## The problem
Only what runs from the line with "Given this setup, evaluate" to the final line of the records below should be given again, word for word.

Stored data entries:
★ ★ ★ ★
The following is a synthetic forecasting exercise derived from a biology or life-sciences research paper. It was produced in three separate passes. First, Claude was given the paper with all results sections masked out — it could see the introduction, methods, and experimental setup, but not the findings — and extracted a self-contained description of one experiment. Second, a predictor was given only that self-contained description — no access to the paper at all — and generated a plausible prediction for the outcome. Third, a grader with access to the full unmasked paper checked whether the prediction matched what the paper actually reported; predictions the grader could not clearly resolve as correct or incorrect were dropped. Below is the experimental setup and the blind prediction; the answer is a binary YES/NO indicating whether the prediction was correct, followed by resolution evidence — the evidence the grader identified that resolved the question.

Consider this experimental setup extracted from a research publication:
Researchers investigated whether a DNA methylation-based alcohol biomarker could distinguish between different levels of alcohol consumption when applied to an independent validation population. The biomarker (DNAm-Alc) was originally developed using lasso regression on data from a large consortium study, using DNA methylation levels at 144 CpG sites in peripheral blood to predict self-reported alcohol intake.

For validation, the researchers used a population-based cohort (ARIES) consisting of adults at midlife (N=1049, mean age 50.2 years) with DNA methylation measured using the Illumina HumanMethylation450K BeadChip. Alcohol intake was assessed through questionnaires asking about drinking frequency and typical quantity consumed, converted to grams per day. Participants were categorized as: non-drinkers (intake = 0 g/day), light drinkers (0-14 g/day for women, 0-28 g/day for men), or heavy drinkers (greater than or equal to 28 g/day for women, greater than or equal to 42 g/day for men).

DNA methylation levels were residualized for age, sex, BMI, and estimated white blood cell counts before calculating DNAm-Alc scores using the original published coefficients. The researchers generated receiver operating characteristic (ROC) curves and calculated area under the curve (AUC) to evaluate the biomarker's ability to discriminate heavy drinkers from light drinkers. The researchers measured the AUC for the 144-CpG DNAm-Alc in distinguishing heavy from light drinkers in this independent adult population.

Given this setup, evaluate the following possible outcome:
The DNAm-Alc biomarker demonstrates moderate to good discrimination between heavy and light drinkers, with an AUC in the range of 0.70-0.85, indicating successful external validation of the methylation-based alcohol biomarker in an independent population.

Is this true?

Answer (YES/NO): NO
★ ★ ★ ★
## Answer box
Given this setup, evaluate the following possible outcome:
The DNAm-Alc biomarker demonstrates moderate to good discrimination between heavy and light drinkers, with an AUC in the range of 0.70-0.85, indicating successful external validation of the methylation-based alcohol biomarker in an independent population.

Is this true?

Answer (YES/NO): NO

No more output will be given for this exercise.